Many are called. Many receive the opportunity for God to work in them "to will and to do for His good pleasure" (Philippians 2:13). But only a few respond. Those few truly repent and surrender their will to God, making a commitment to obey God's commandments. Those who respond to God's calling are chosen by God because they choose to serve and obey God and put Him first.
They must remain faithful
When God offers them an opportunity to serve Him, the choice is theirs. That choice is not merely a one-time decision. They must commit themselves to that choice and persevere to the end (Matthew 24:13).
At the end of this age the rulers who resist Christ "will make war with the Lamb, and the Lamb will overcome them, for He is Lord of lords and King of kings; and those who are with Him are called, chosen, and faithful" (Revelation 17:12-14).

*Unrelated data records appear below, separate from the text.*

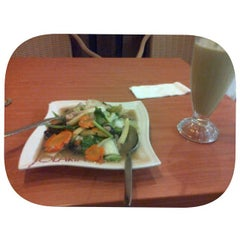 Photo taken at Solaria by ALfiaH D. on 12/25/2014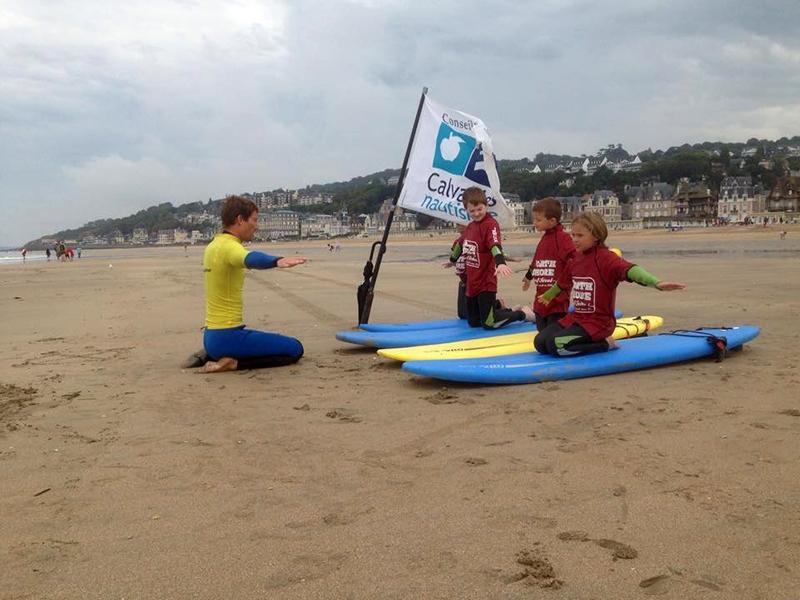 Des-enfants-en-cours-de-surf-avec-Stive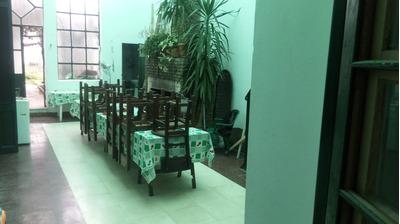 Casa Central - 373 M2, 6 Dorms, 3 Baños, Ideal Residencia!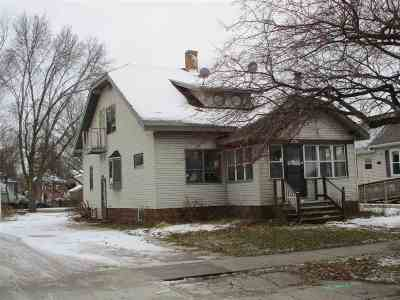 Green Bay Single Family Home Active-No Offer: 1130 Stuart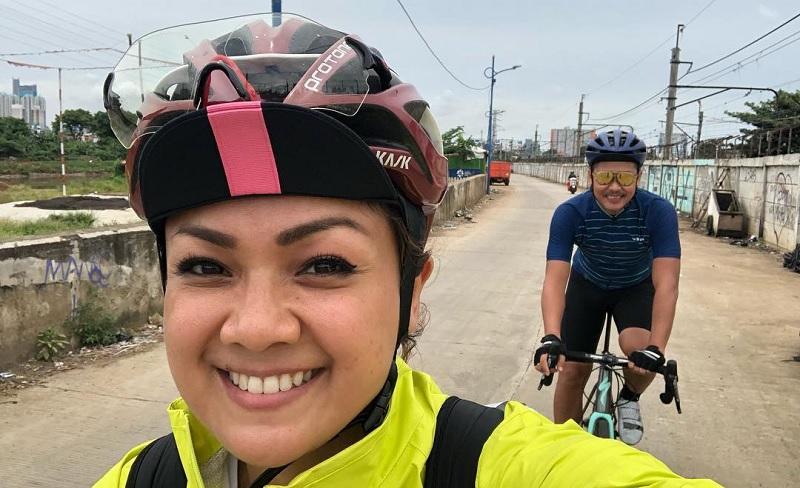 Naik Sepeda dari Jakarta ke Bali, Nirina Zubir dan Ernest Syarif ...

Notice that those who are with Christ are not just called and chosen; they are also faithful. Being called and chosen is not the end of the story. We must remain faithful to our calling to be saved.
At times we may be called upon to prove our faithfulness by enduring trials and overcoming obstacles to our faith as evidence of our continued commitment to serving God. His truly converted people are designated in the Scriptures as "the body of Christ" (1 Corinthians 12:27) and "the church of the living God" (1 Timothy 3:15).
God has made it clear who His real disciples are. They are first called to repentance by having their minds opened to accurately understand the teachings of the Scriptures.
If they respond by choosing to surrender their will to God so His Spirit can guide both their hearts and their conduct, they are chosen for salvation—to have a part in His eternal kingdom. Then all who remain loyally obedient to Him are the true "called, chosen and faithful" people of God!